# PASSAGE SHOWN
>>>>

In this example, the menu button 443, when selected, displays a list, table, pop-up window providing the user with selectable options to access and/or initiate one or more display and/or back-end processing functions. For example, the menu button 443 may include an option to refresh and/or update any of the statistics or metrics being displayed, change the type of statistics or metrics being displayed, select to display comparative statistics and metrics of multiple players at the same time, change user display preferences and assumptions, etc. The menu button 443 may also include options to enable the user to review past player sessions, compare the player metrics over a user-selected period of time, visualize player trends or improvements, and the like.

The navigation buttons 444 enable a user to go forward and backward to a prior display and a next display, for example. The search bar 445 can be configured to receive user input and search for any information of operations of the back-end processing layer 430, such as searching for historical statistics of a particular player(s), calculating tendencies of a player against a particular opponent or in particular weather conditions, etc.

The various display areas 446 a-446 e can be configured to display multiple visualizations of player metrics and analytics simultaneously, and/or visualizations of multiple players simultaneously. In the example shown, display area 446 a shows a graphical representation of a player's receiving/rushing yards per game over a specified number of games; display area 446 b shows a graphical representation of the player's top-end speed during a given game; display area 446 c shows trace lines of the player's route paths in a current game; display area 446 d shows a graphical representation of the player's top grip strength per carry/reception; and display area 446 e is configured to display videos. With respect to the trace lines shown in display area 446 c, the user may select a trace line or otherwise provide input to indicate that the selected route path is ‘ideal.’ This indication can then be utilized by the back-end processing layer 430 (i.e., the analytics and insights engine 433) to create a new training data set in which the selected route path can serve as a benchmark for measuring future user performance, as discussed above.

<<<<

# GOAL OF THE EXERCISE
Answer these questions from the passage on the player-metrics display.
(a) What do the navigation buttons 444 let a user do?
(b) What does display area 446 b show?
(c) What can the user indicate by selecting a trace line in display area 446 c?

# INFORMATION SHOWN
>>>>

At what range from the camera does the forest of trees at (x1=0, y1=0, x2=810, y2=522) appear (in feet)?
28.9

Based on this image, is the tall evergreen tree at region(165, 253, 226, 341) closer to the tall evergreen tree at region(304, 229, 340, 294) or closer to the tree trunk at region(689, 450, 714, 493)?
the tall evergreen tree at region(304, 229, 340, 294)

<<<<

# RESULT OF THIS EXERCISE
(a) They let a user go forward and backward to a prior display and a next display.
(b) It shows a graphical representation of the player's top-end speed during a given game.
(c) The user can indicate that the selected route path is 'ideal.'